Woman Giving Her Greeting, 1964, cloth on metal, 67 x 21 x 15 1/2 inches, Gift of Christopher and Nicholas Harris, Collection of the Fresno Art Museum

An early example of his vividly colored stuffed fabric and cloth sculptures, Woman Giving Her Greeting (1964), begun shortly after the artist and his family moved to Bolinas in 1963 and made with found materials, punctuates the survey. “I couldn’t afford bronze, and I don’t think I had the physical structure for working in stone,” he told an interviewer. “I just had to look around because of the problems of money; and when I came to Bolinas, in a house that we rented, someone had had a fire and had left clothes…and she left some mattresses.
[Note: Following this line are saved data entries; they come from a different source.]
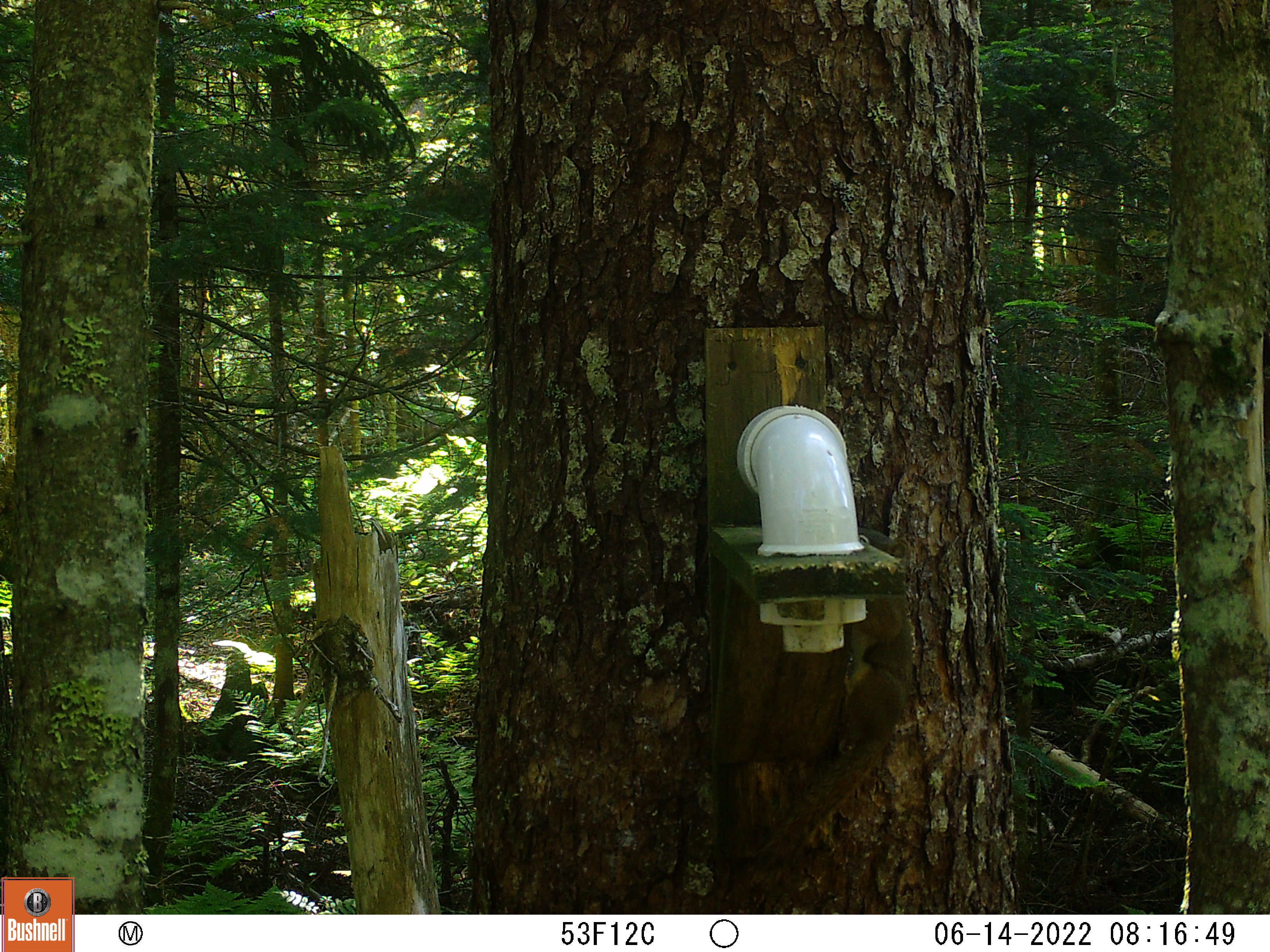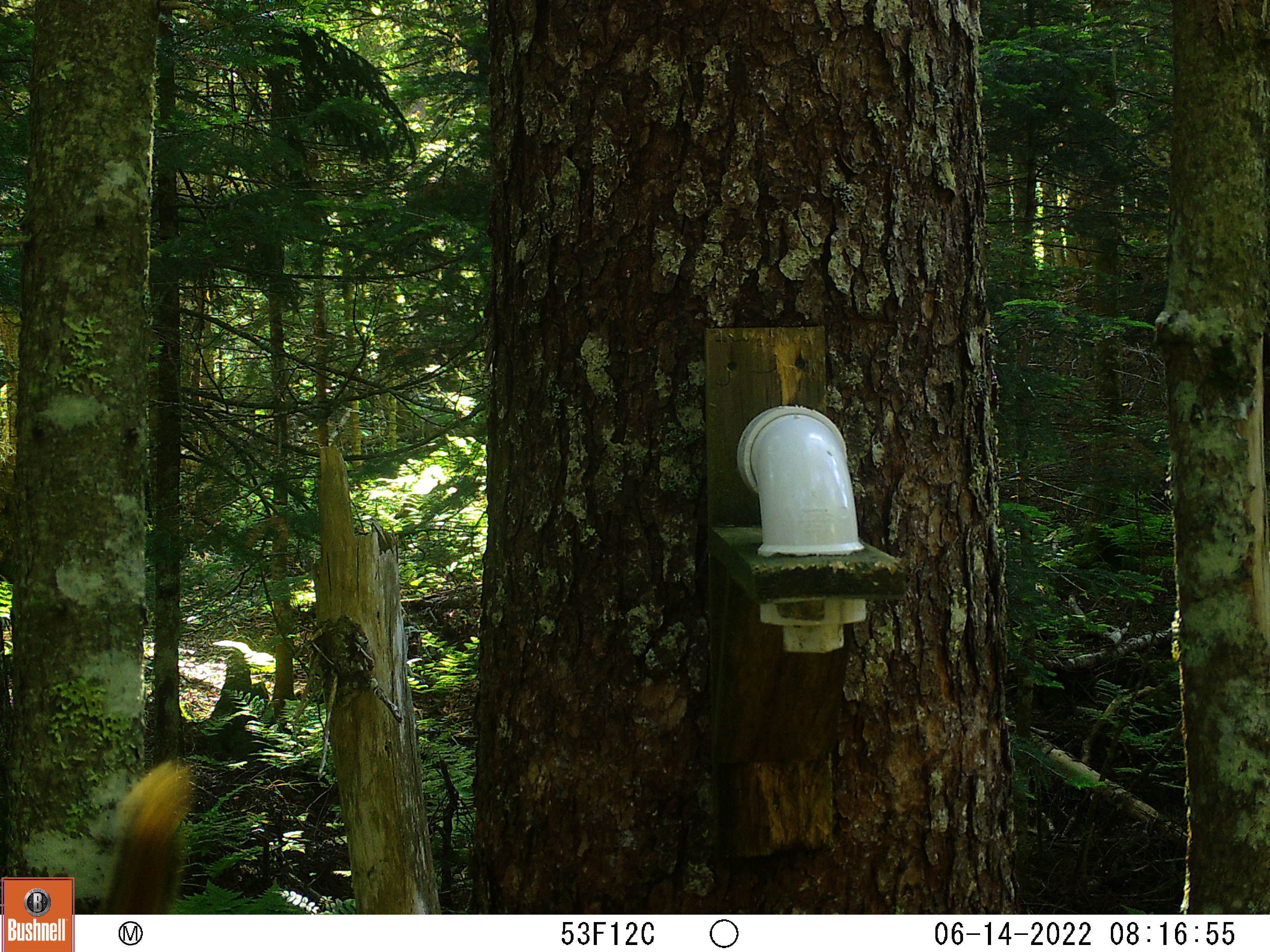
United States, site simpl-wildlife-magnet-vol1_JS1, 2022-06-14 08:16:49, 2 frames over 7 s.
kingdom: Animalia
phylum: Chordata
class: Mammalia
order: Rodentia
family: Sciuridae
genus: Tamiasciurus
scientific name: Tamiasciurus hudsonicus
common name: red squirrel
Red squirrel (Tamiasciurus hudsonicus).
And so I stuffed these and made stuffed figures for quite a while that I sewed. It did express something that I needed to say at that point.” Many of Harris’s figures incorporate a chair or seating; this example, on loan from the Fresno Art Museum exclusively for the presentation—and included in the ambitious American Sculpture of the Sixties at LACMA in 1967—is a regal and powerful six-foot production in a hand-sewn, floor-length royal blue gown. 
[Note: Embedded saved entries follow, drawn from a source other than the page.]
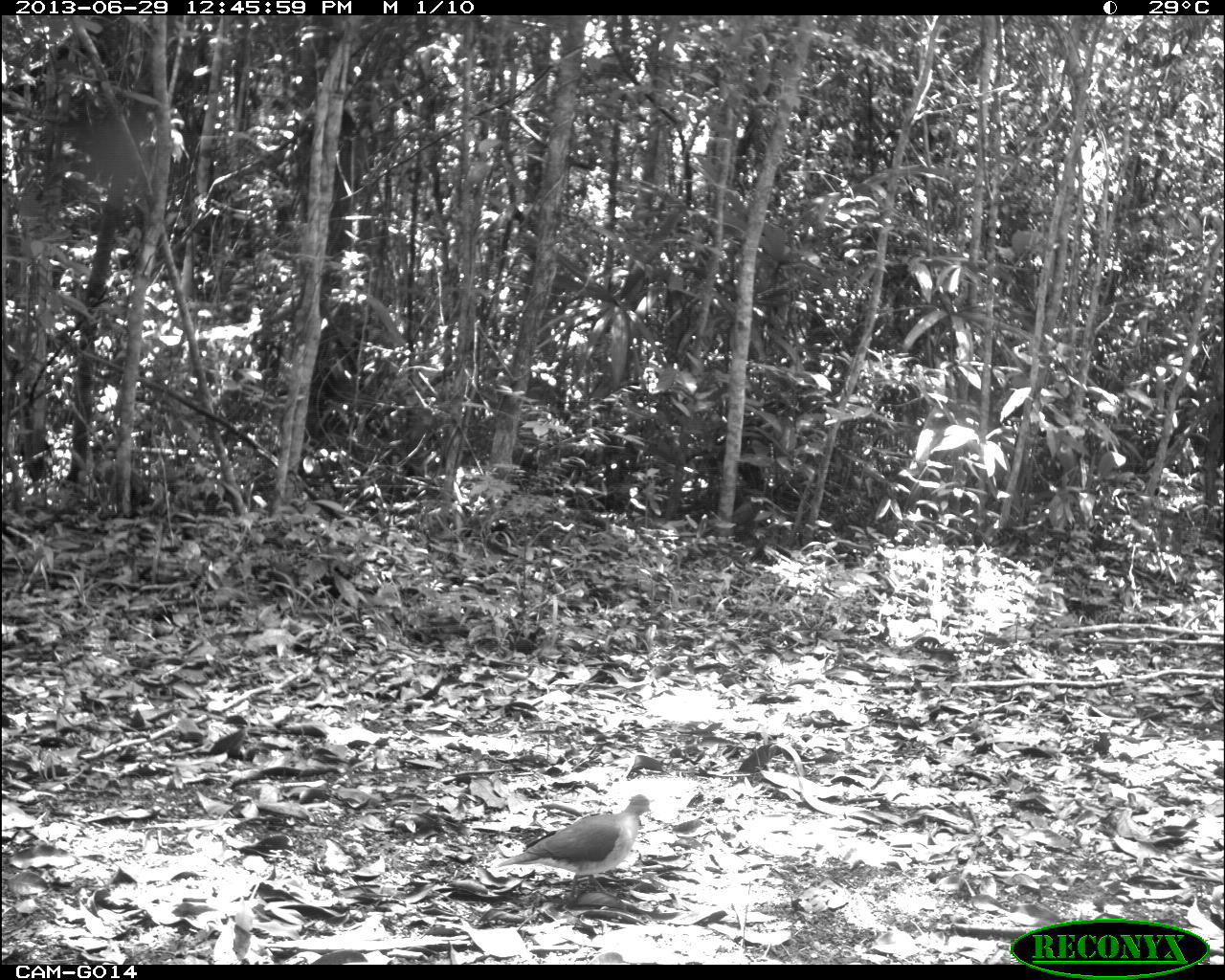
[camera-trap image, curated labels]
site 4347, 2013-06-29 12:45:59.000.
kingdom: Animalia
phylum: Chordata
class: Aves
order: Columbiformes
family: Columbidae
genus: Leptotila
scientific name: Leptotila plumbeiceps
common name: gray-headed dove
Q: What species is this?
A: Leptotila plumbeiceps (gray-headed dove).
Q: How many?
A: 1.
Polaroid and drawings of Woman with Puffed Sleeves, 1992, bronze, 18 x 32 x 14 inches, Paul Harris Archives

More than a dozen of the artist’s bronzes and in a variety of scale and subject matter will be installed across the museum’s galleries and courtyard, including the artist’s first work in the material, the slender, seven-foot-tall Standing Man (1960). Harris presented a plaster version of the work that same year at Poindexter Gallery, and the artist and art critic Lawrence Campbell, writing in ARTnews, enthused, “Paul Harris creates a special ambiance of surprise, of theater…all these pieces have an essentially magic quality—both for Harris and for the spectator. The figures seem to be alive.” Other achievements in bronze include the balloon like Bouquet (1968), the sensuous floor work Anna Turning (1989), cast at the acclaimed Shidoni Foundry in Tesuque, New Mexico, and the cartoonish, sartorial Woman With Puffed Sleeves (1992), the latter of which which will be accompanied by a rare preparatory sketch.
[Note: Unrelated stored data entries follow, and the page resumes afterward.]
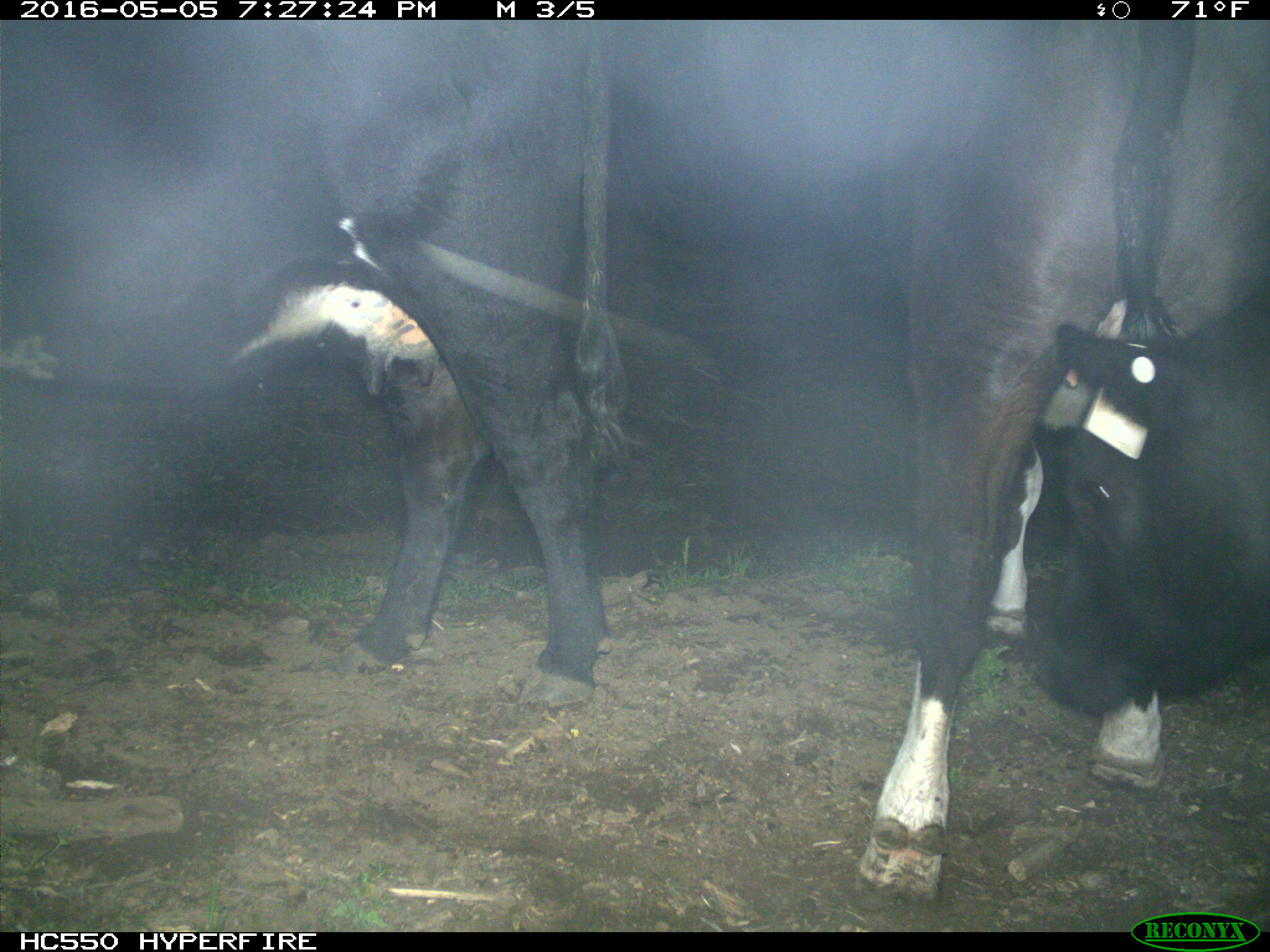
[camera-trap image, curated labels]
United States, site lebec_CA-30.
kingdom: Animalia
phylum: Chordata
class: Mammalia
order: Artiodactyla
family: Bovidae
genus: Bos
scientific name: Bos taurus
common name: domestic cow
Bos taurus (domestic cow).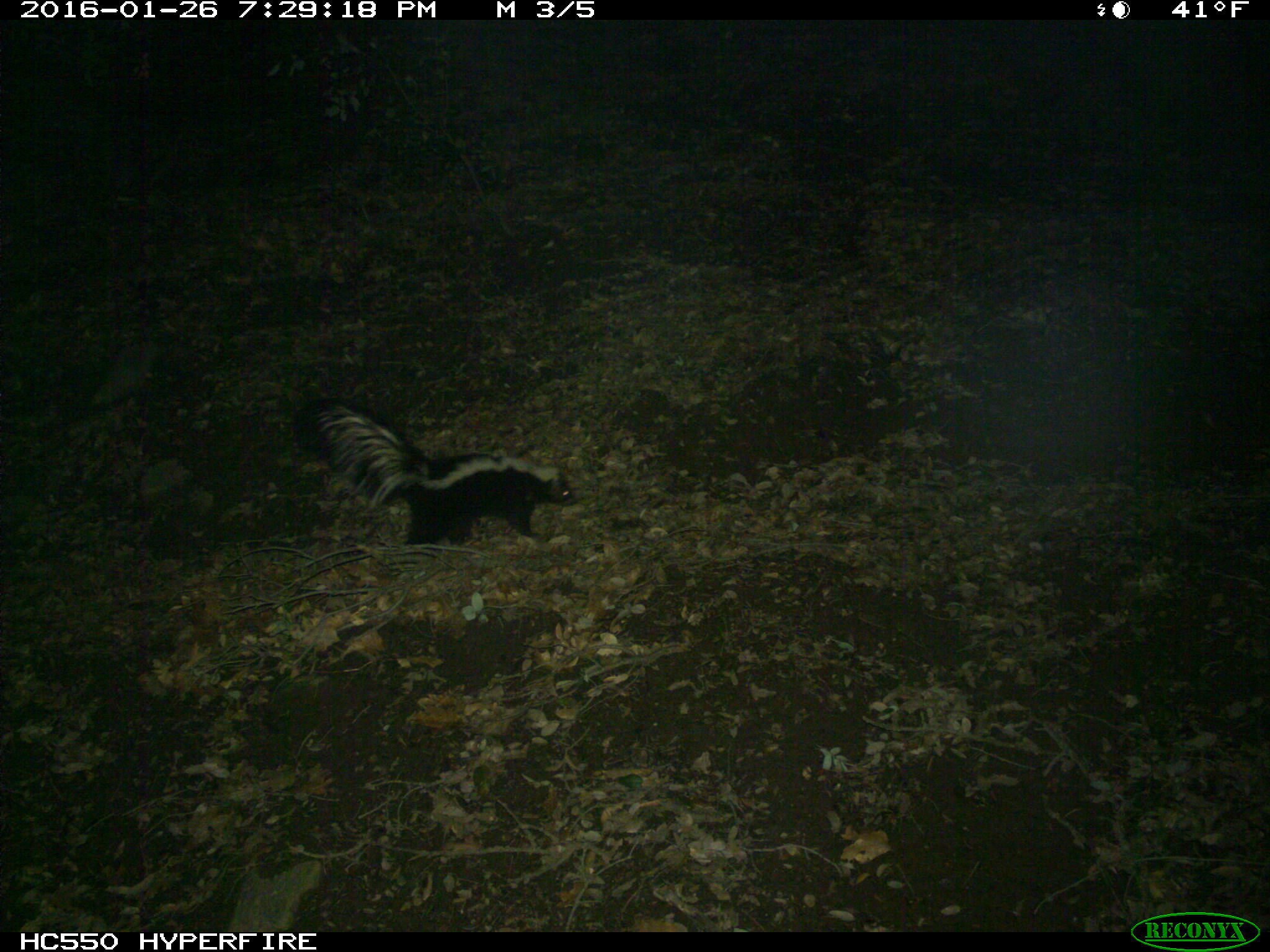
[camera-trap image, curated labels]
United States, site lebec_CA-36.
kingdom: Animalia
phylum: Chordata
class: Mammalia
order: Carnivora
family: Mephitidae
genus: Mephitis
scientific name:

The exhibition includes two self portraits. An early and glowing pastel on paper, 1956, was made as the artist began working as an editorial associate for ARTnews, under Executive Editor Thomas Hess, a champion of the first generation of Abstract Expressionism and alongside fellow reviewers including the painter Fairfield Porter (1907–1975) and writer and poet Frank O’Hara (1926–1966). While a psychological 1975 pencil on paper, pictured, was made the same year that the monograph Paul Harris (Harry N. Abrams, New York) was released with an essay by sculptor, land artist, painter, collagist, and art critic Denis Leon (1933–1998) and chair of the sculpture department at California College of Art Crafts. Other sheets, with built-up color and surfaces, depict Bolinas, such as The Way Down to The Sea (1983) and Shells in Grey Bowl I (1999).

“This exhibition recognizes Paul Harris as one of the most adventurous and unsung artists of his generation. Harris helped shape the creative spirit of Bolinas for more than six decades, and his work remains startlingly fresh—playful, inventive, and impossible to categorize,” said Jessica Shaefer, Executive Director of Bolinas Museum. “On the occasion of his centennial, we are honored to present the most comprehensive survey of his work in decades, bringing together sculpture, works on paper, and archival materials in the very community where so much of it was created, and offering visitors a fuller understanding of the wit, humanity, and restless creativity that defined his life and art.”

“We are delighted to partner with Jessica Shaefer and the staff and board of the Bolinas Museum to realize a retrospective of this variety and depth,” said Rich Kalin of the Paul Harris Estate in Bozeman, Montana. “It is very meaningful to assist in reuniting work Paul Harris made in a variety of disciplines and representing every period of his studio practice in Bolinas, a community that nourished him for many years, and mere feet from where he worked.”


Opening and Community Celebration, Bolinas Museum

Saturday, October 31, 2:00 p.m. to 6:00 p.m.
The public is invited to the grand opening of Paul Harris: The Boy Sews Like An Angel.

A schedule of programming will be announced.